There are several disadvantages of this method. The first disadvantage is that not all drugs can be placed in drinking water. Some drugs make the water bitter or bad tasting and the bird will not drink. Instead of just a sick bird, you’ll end up with a sick and dehydrated bird. Some birds may even refuse to drink the water if the medication changed the color of the water. Another disadvantage is that the water and medication mixture must be prepared fresh daily.

Adding medication to food is another method. It is more reliable than the water method, especially if you are able to hide the medication in a favorite treat. Usually, liquid mediations, crushed tablets, or the contents of a capsule are mixed in the food. As the bird eats, the medication is ingested.

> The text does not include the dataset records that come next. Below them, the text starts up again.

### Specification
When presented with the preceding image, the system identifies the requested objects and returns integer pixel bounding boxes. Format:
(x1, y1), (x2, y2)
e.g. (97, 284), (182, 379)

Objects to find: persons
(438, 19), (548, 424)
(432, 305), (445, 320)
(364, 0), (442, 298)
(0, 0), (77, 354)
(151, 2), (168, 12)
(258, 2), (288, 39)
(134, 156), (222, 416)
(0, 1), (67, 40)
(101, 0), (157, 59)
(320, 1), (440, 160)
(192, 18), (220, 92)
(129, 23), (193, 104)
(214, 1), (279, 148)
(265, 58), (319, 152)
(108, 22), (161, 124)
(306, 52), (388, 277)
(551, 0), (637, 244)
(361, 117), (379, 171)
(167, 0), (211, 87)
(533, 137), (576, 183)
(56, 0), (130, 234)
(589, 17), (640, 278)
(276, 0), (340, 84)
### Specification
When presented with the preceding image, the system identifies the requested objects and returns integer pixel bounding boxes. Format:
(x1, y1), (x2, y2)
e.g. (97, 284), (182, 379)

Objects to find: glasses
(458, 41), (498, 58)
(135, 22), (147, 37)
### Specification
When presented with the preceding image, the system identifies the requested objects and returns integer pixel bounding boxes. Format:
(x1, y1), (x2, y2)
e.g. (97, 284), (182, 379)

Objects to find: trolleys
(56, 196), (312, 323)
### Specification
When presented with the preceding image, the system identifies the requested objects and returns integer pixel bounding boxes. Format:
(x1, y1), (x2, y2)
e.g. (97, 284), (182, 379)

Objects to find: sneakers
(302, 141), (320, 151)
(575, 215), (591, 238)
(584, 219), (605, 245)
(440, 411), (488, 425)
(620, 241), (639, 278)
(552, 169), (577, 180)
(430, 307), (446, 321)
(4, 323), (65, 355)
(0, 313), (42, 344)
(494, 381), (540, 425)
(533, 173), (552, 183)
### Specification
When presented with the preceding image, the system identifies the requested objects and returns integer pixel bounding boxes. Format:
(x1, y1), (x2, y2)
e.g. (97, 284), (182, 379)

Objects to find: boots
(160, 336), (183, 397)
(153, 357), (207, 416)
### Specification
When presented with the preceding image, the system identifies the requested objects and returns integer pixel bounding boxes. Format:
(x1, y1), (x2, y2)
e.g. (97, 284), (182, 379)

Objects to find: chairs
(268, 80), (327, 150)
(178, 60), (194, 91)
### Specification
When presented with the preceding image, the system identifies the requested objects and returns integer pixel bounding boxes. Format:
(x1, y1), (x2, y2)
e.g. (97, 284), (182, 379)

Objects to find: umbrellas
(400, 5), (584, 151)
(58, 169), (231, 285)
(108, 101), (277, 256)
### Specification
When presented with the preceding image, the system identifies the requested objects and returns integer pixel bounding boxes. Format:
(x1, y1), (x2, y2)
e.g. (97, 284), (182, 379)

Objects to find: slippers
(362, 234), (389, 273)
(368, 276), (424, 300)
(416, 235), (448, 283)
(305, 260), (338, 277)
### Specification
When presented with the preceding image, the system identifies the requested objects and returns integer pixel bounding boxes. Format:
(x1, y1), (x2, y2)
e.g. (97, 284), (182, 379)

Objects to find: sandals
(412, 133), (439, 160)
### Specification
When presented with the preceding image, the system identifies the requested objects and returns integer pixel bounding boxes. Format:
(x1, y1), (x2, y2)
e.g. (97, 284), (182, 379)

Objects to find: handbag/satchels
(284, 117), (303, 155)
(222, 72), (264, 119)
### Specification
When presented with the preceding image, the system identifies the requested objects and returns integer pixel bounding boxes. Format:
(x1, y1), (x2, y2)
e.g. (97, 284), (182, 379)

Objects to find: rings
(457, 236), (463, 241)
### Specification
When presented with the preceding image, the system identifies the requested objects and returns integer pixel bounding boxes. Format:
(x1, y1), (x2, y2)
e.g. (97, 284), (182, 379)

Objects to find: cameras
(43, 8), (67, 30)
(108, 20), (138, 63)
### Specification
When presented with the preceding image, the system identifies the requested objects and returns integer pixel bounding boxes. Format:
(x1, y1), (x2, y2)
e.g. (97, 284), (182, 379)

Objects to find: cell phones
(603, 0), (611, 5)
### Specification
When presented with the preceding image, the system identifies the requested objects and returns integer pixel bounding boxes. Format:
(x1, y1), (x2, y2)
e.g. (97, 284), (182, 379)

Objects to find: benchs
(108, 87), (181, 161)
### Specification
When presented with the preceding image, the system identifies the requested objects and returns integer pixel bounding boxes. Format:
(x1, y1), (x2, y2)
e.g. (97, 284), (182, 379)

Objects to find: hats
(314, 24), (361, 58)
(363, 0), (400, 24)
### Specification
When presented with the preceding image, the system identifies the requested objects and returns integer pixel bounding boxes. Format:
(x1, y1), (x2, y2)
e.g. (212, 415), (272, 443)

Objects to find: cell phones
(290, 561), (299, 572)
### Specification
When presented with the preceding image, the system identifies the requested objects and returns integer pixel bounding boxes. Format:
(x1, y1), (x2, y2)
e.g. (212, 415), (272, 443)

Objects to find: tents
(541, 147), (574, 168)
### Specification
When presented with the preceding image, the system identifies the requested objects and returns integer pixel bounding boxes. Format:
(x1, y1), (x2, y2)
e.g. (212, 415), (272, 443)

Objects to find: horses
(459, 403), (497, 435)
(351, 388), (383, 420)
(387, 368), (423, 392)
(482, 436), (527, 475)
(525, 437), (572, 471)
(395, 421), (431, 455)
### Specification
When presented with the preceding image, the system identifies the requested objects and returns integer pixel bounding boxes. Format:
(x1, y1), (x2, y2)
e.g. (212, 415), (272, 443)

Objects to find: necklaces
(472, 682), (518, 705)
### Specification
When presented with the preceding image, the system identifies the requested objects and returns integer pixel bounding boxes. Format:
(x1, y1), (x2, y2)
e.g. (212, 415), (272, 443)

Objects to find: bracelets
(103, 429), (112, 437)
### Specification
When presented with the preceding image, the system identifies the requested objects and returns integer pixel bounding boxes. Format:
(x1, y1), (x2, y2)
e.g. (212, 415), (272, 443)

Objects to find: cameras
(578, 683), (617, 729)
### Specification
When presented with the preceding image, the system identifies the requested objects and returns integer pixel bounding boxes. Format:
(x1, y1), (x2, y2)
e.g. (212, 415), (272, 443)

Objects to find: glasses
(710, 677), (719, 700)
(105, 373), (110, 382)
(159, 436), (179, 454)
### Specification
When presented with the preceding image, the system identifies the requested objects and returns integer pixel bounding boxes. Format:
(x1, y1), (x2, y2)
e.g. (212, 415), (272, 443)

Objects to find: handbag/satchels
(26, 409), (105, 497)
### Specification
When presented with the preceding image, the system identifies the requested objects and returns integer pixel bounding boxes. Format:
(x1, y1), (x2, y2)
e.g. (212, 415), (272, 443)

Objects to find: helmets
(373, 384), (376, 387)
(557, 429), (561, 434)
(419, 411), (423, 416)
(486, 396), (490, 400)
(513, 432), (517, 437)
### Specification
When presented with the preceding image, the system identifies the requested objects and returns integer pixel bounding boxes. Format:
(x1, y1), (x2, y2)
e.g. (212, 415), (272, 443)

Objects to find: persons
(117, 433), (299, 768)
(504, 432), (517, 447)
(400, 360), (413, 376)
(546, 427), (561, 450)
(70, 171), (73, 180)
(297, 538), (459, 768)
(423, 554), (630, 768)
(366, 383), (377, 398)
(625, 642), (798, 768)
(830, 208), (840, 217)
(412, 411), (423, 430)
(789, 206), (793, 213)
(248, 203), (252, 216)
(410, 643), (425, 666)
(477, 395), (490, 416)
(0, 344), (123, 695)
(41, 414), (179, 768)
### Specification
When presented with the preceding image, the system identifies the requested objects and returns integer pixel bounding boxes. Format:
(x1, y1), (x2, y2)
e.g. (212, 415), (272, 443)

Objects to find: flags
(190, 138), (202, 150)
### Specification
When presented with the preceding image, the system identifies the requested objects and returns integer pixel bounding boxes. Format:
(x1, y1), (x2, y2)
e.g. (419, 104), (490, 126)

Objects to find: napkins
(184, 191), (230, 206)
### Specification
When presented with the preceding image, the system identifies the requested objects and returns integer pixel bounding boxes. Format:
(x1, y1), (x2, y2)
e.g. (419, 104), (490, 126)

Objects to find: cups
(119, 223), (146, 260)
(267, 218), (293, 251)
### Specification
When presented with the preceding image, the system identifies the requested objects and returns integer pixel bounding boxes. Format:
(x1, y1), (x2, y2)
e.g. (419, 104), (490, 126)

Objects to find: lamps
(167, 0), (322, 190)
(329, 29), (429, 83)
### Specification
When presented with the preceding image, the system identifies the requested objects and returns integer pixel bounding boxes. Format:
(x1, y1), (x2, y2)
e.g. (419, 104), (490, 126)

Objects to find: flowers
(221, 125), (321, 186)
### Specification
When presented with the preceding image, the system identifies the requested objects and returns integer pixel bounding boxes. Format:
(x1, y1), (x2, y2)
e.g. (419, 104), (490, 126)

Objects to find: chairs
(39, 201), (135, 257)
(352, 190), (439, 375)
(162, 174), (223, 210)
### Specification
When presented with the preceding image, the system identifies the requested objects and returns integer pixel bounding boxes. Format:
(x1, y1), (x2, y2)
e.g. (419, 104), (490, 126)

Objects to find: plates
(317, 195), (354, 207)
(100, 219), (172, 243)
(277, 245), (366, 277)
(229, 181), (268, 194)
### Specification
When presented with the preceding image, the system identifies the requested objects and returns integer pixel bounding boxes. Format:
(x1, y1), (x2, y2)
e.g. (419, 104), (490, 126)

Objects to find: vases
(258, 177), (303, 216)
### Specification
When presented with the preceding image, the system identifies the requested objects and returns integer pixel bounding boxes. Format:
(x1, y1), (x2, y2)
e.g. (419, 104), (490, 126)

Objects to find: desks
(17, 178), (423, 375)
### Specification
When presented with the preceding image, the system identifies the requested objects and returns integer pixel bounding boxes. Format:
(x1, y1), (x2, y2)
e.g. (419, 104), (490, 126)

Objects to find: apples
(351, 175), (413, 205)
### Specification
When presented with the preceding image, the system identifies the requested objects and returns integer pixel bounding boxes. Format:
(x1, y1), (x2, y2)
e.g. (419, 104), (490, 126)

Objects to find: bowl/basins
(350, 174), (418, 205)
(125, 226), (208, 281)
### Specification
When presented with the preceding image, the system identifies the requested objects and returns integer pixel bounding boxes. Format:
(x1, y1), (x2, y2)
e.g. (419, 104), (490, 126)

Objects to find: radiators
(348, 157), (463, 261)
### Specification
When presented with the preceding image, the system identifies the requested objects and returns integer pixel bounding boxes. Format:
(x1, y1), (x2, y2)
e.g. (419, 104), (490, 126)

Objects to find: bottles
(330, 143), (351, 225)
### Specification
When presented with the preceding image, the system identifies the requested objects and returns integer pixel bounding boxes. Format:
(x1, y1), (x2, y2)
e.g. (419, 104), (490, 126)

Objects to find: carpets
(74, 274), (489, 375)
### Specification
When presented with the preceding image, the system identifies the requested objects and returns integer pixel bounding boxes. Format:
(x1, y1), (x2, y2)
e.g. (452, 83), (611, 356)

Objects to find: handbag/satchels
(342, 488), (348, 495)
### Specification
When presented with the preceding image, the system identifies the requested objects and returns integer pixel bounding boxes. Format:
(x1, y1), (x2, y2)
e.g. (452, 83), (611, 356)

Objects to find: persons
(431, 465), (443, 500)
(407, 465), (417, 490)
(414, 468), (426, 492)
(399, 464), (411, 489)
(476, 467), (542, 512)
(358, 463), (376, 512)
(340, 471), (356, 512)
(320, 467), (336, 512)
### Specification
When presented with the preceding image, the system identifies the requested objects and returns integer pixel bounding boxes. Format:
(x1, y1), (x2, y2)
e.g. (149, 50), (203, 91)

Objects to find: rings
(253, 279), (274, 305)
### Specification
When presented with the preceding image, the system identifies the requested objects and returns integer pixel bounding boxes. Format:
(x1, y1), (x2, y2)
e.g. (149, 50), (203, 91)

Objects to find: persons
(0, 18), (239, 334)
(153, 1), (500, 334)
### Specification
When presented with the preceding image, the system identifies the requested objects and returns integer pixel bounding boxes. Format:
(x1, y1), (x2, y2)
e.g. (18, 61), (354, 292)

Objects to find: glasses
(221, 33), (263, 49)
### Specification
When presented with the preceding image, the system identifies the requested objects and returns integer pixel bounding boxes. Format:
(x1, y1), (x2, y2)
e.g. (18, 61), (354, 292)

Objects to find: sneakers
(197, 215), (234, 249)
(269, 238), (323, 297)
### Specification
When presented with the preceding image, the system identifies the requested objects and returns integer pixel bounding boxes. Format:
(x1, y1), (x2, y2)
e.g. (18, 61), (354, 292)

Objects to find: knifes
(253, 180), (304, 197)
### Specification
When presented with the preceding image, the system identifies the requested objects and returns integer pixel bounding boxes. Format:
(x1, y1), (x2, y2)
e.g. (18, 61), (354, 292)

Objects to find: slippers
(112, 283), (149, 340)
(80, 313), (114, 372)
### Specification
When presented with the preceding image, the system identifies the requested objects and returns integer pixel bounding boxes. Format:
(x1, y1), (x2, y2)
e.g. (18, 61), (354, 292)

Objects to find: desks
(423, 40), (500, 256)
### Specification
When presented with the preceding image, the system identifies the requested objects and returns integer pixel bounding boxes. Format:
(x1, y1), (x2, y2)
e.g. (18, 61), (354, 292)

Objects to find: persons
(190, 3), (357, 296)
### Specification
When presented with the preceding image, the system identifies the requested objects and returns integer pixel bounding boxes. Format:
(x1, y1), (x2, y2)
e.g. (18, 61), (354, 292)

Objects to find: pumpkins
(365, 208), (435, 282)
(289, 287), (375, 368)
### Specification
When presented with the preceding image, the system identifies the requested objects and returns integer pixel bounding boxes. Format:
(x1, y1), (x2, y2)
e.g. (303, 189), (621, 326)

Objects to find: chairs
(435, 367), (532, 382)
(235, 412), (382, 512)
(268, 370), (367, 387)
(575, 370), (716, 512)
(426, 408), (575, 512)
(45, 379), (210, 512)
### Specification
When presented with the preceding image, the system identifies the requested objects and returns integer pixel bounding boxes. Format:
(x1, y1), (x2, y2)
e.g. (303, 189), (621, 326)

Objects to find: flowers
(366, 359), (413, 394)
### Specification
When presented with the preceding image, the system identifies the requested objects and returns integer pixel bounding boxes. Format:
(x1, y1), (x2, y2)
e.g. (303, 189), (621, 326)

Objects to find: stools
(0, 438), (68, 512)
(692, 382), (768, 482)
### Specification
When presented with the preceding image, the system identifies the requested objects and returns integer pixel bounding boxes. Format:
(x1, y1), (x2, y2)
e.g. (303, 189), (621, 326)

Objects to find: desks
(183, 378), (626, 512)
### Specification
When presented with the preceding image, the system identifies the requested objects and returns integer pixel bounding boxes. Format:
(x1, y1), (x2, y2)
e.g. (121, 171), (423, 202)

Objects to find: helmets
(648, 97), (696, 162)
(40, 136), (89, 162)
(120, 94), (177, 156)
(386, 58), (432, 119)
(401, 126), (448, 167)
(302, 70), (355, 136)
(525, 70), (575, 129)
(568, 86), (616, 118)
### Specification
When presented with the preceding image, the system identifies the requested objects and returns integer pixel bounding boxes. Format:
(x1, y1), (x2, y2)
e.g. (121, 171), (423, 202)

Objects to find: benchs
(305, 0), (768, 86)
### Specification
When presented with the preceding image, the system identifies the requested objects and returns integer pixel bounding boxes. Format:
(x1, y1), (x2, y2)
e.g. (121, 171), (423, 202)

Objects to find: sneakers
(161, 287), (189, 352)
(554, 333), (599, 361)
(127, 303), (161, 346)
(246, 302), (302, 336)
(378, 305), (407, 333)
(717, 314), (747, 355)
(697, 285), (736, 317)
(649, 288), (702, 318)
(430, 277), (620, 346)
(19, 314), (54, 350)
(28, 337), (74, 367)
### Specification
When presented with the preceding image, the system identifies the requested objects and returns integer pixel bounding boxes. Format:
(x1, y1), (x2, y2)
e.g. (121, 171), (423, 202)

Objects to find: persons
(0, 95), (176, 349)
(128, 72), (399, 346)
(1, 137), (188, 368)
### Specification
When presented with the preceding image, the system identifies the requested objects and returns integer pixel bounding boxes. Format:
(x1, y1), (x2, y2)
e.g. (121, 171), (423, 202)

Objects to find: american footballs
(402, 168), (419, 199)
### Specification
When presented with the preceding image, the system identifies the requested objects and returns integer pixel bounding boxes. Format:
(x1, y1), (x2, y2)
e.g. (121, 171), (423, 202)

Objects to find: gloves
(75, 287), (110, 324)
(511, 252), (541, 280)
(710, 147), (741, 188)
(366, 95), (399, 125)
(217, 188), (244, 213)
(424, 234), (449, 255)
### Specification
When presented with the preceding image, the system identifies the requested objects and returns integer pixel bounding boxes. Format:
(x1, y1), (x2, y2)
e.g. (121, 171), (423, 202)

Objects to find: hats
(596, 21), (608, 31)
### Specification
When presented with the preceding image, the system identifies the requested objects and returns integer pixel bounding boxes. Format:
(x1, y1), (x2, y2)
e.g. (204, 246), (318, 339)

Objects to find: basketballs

The disadvantages are that some birds won’t eat the food with medication since the medication can alter the taste of the food. Medication can be difficult to properly mix with the food. You may need to add water to make the medication moist. This will help adhere the medication to the food pieces.

The most reliable method of medicating your bird is through administration of liquid medications directly to the bird. Most oral suspensions are well-liked by birds, especially if flavored.

Another method of medication delivery is through repeated injections. This is not a very common method due to repeated stress on the bird, pain, and other alternatives available.


Keep them Clean

When it comes to grooming, birds are fussier than a lot of people. A bird likes a regular bath, an occasional manicure, and — if there’s no avian love interest around to provide it — a bit of a haircut from you.

An important rule of thumb: healthy birds groom themselves. A parrot who has been happily preening away and suddenly stops fussing with her feathers or changes her preening routine may be ill and need veterinary attention.

A healthy bird will care for her feathers, beak, and feet pretty much on her own. Birds learn how to groom their feathers early in life. In her daily preening ritual — her version of a comb-out — she’ll preen her feathers, or those of a mate, every day, often just before bedtime.

Your bird may have an oil-secreting gland at the base of her tail, from which she takes oils with her beak to spread over her feathers. Some birds, including cockatoos, may have a powder or dust on their feathers instead. It keeps the feathers in good shape, but some humans are allergic to this dust, so check to see if it bothers you before taking the bird home.

While birds do groom themselves, there are other things you must be aware of, including molting and stress bars (lines that appear on new feathers that are growing in), as well as the need for regular beak and toenail trimmings.